▶ _What to do_:
According to the Job function documentation, what base class does the Job class extend?
--- Excerpt provided Enclosed Below ---
Job Function

Monitor and manage analysis jobs and computational tasks.

Overview

The Job function provides job management capabilities for Celline projects, allowing users to monitor running analyses, check job status, manage job queues, and handle computational resources. It serves as the central hub for tracking long-running processes and cluster computing tasks.

Class Information

Module: celline.functions.job
Class: Job
Base Class: CellineFunction

Parameters

The Job function currently takes no constructor parameters. It operates on the current project context to discover and manage jobs.

Usage Examples

Python API

Basic Job Monitoring

      from celline import Project
from celline.functions.job import Job

# Create project
project = Project("./my-project")

# Monitor jobs
job_function = Job()

# Execute function
result = project.call(job_function)

Programmatic Job Access

      from celline import Project
from celline.functions.job import Job

# Create project
project = Project("./my-project")

# Get job information
job_function = Job()
result = job_function.call(project)

# Access job details (when extended)
# job_status = job_function.get_job_status()
# running_jobs = job_function.list_running_jobs()

CLI Usage

Basic Usage

      # Display job status
celline run job

# Monitor all jobs
celline job status

# List running jobs
celline job list

Implementation Details

Current Implementation

The current implementation provides a basic framework:

      class Job(CellineFunction):
    def register(self) -> str:
        return "job"

    def call(self, project):
        print("Job management - implement functionality as needed")
        return project

Extended Job Management

Here's how the function could be extended for comprehensive job management:

      from dataclasses import dataclass
from typing import List, Dict, Optional
from enum import Enum
import subprocess
import time
import json

class JobStatus(Enum):
    PENDING = "pending"
    RUNNING = "running"
    COMPLETED = "completed"
    FAILED = "failed"
    CANCELLED = "cancelled"
--- End of Enclosed Excerpt provided ---
--- Records provided Enclosed Below ---
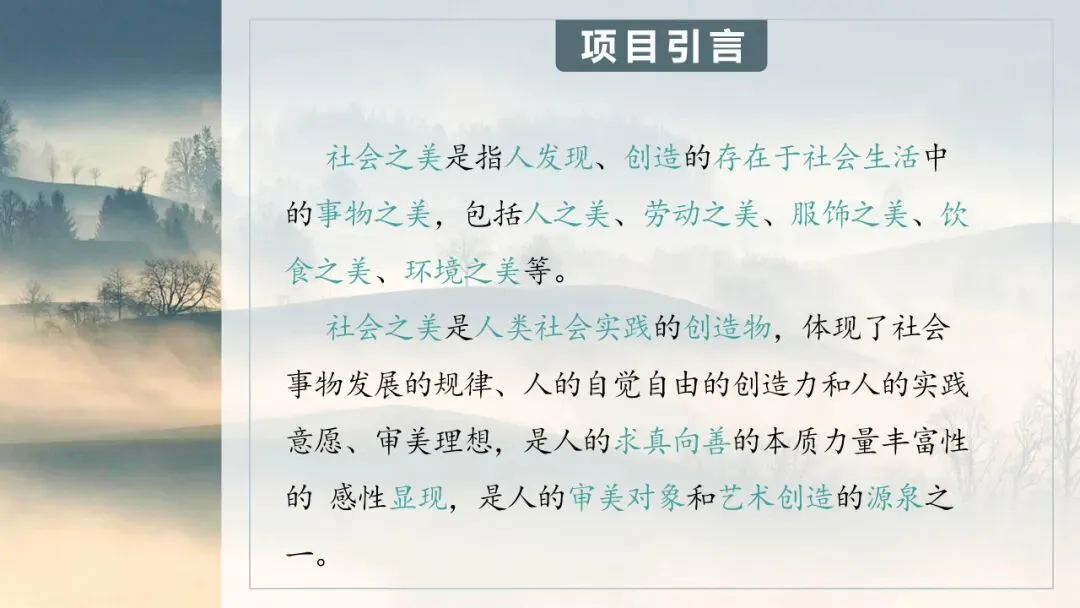 项目引言

社会之美是指人发现、创造的存在于社会生活中的事物之美，包括人之美、劳动之美、服饰之美、饮食之美、环境之美等。

社会之美是人类社会实践的创造物，体现了社会事物发展的规律、人的自觉自由的创造力和人的实践意愿、审美理想，是人的求真向善的本质力量丰富性的 感性显现，是人的审美对象和艺术创造的源泉之一。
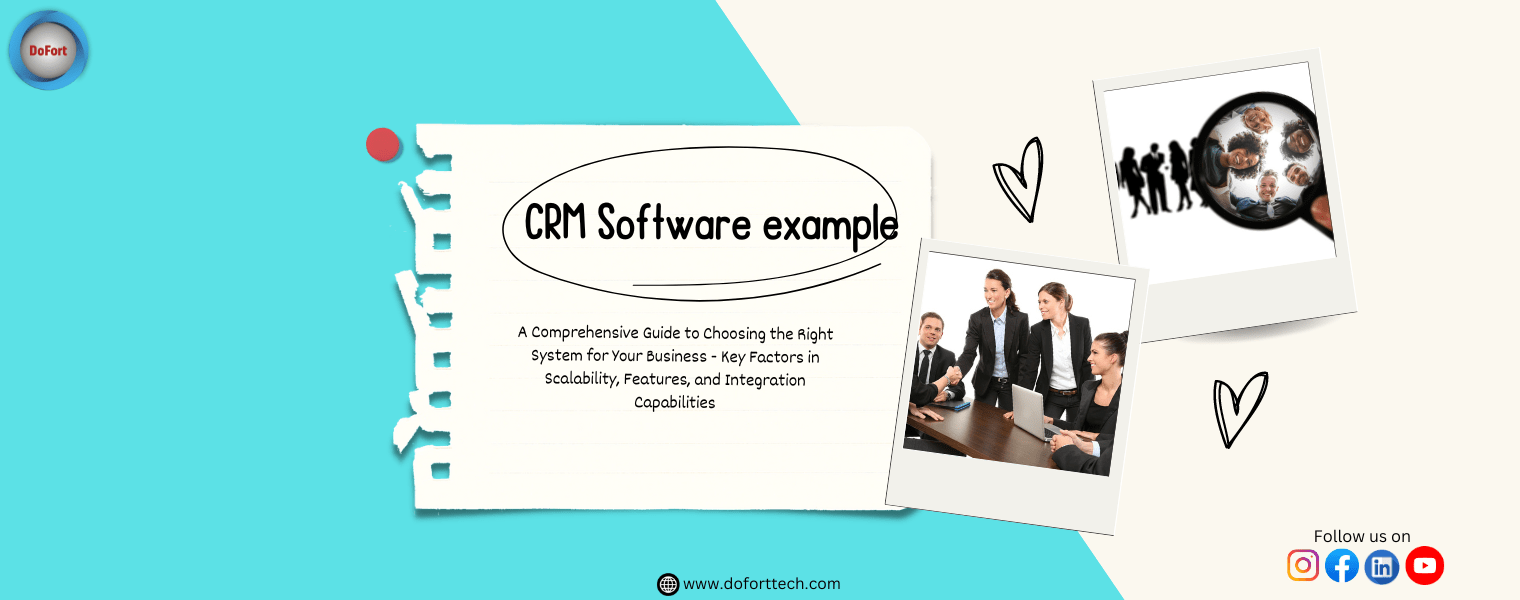 DoFort

CRM Software example

A Comprehensive Guide to Choosing the Right System for Your Business - Key Factors in Scalability, Features, and Integration Capabilities

Follow us on

www.doforttech.com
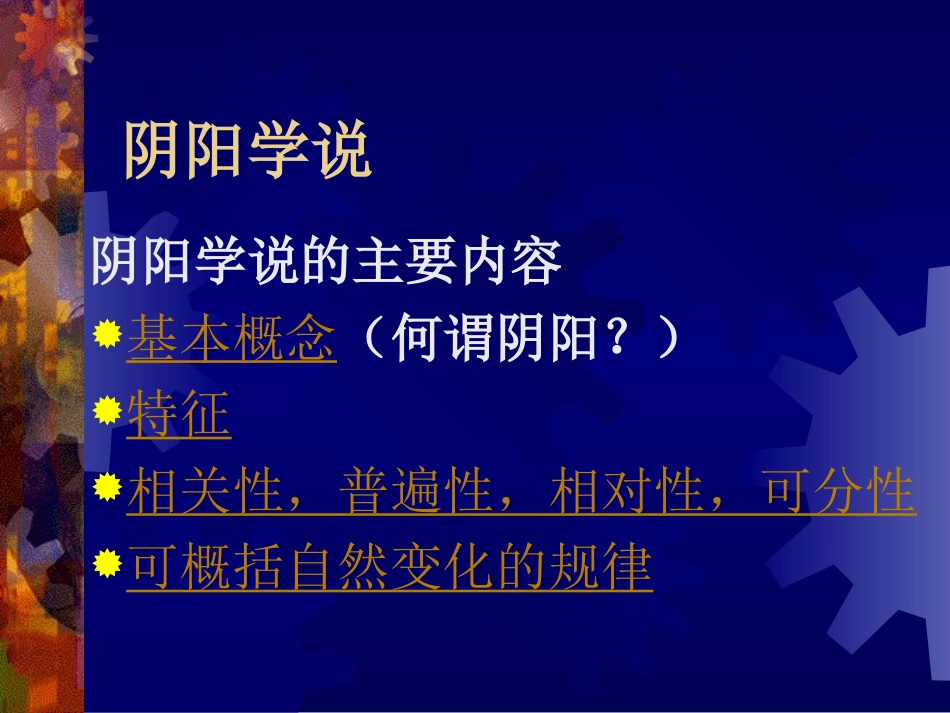 阴阳学说

阴阳学说的主要内容

基本概念（何谓阴阳？）

特征

相关性，普遍性，相对性，可分性

可概括自然变化的规律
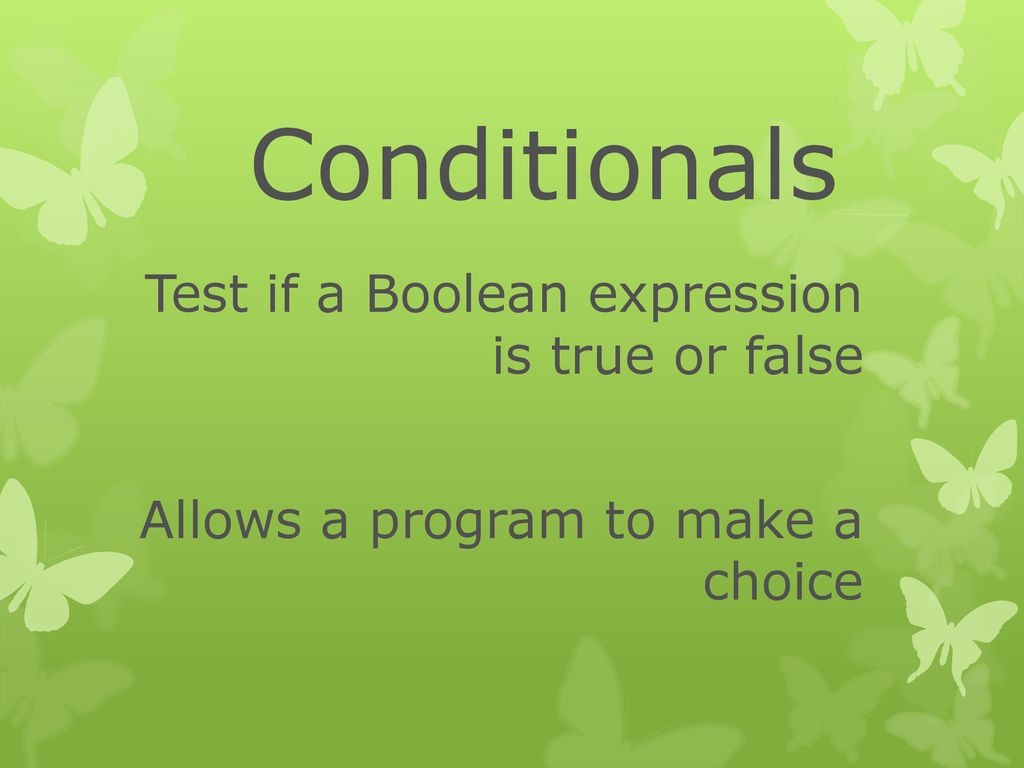 Conditionals

Test if a Boolean expression is true or false

Allows a program to make a choice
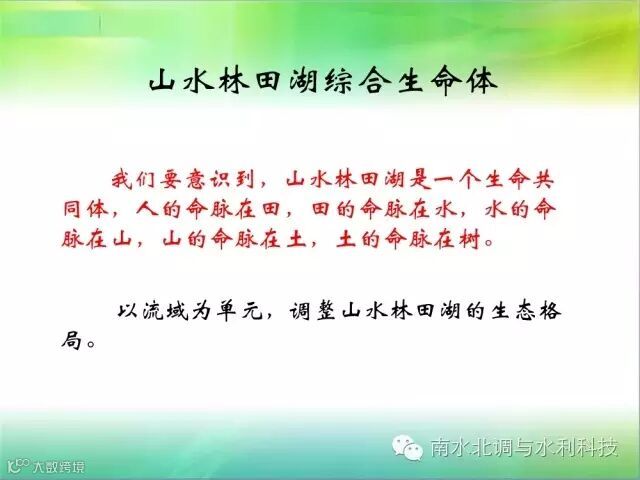 山水林田湖综合生命体

我们要意识到，山水林田湖是一个生命共同体，人的命脉在田，田的命脉在水，水的命脉在山，山的命脉在土，土的命脉在树。

以流域为单元，调整山水林田湖的生态格局。

南水北调与水利科技

大数跨境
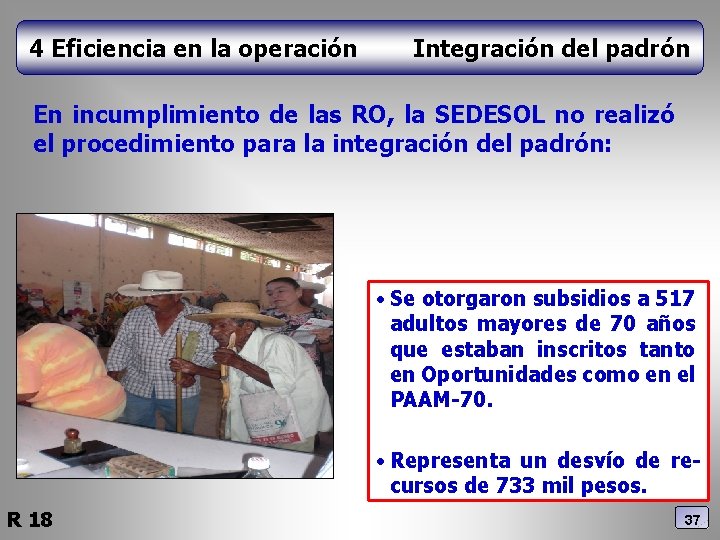 4 Eficiencia en la operación Integración del padrón

En incumplimiento de las RO, la SEDESOL no realizó el procedimiento para la integración del padrón:

• Se otorgaron subsidios a 517 adultos mayores de 70 años que estaban inscritos tanto en Oportunidades como en el PAAM-70.

• Representa un desvío de recursos de 733 mil pesos.

R 18

37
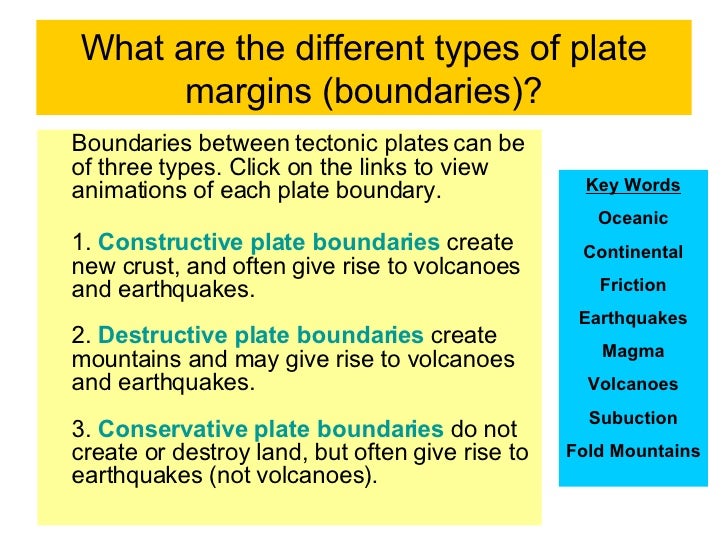 What are the different types of plate margins (boundaries)?

Boundaries between tectonic plates can be of three types. Click on the links to view animations of each plate boundary.

1. Constructive plate boundaries create new crust, and often give rise to volcanoes and earthquakes.

2. Destructive plate boundaries create mountains and may give rise to volcanoes and earthquakes.

3. Conservative plate boundaries do not create or destroy land, but often give rise to earthquakes (not volcanoes).

Key Words
Oceanic
Continental
Friction
Earthquakes
Magma
Volcanoes
Subuction
Fold Mountains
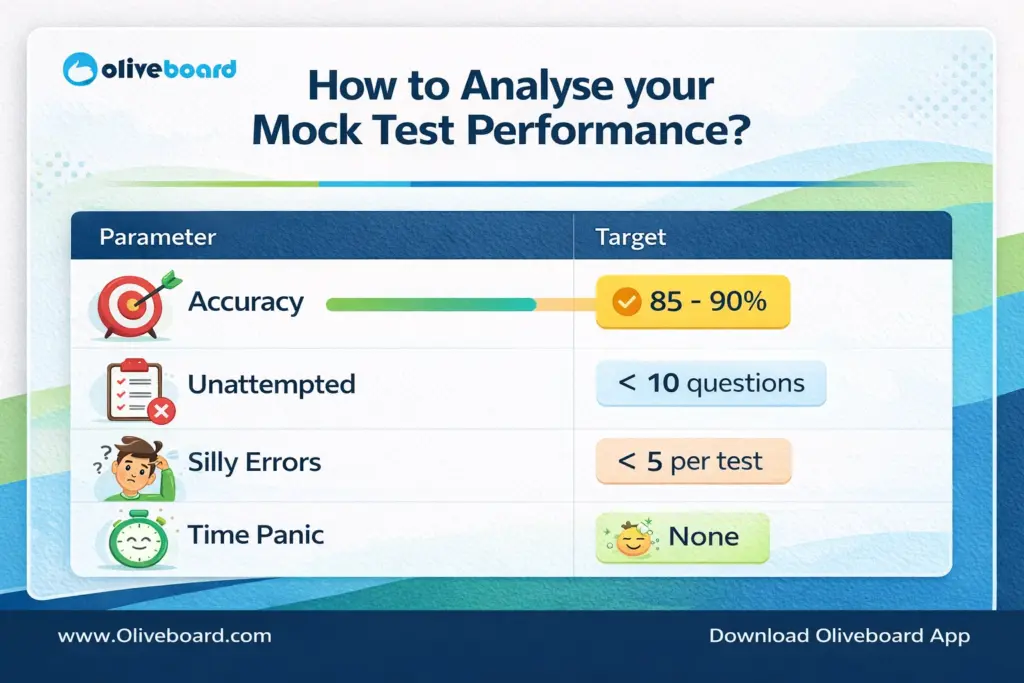 oliveboard

How to Analyse your Mock Test Performance?

| Parameter | Target |
|---|---|
| Accuracy | 85 - 90% |
| Unattempted | < 10 questions |
| Silly Errors | < 5 per test |
| Time Panic | None |

www.Oliveboard.com

Download Oliveboard App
--- End of Enclosed Records provided ---
▶ _Problem solution_:
CellineFunction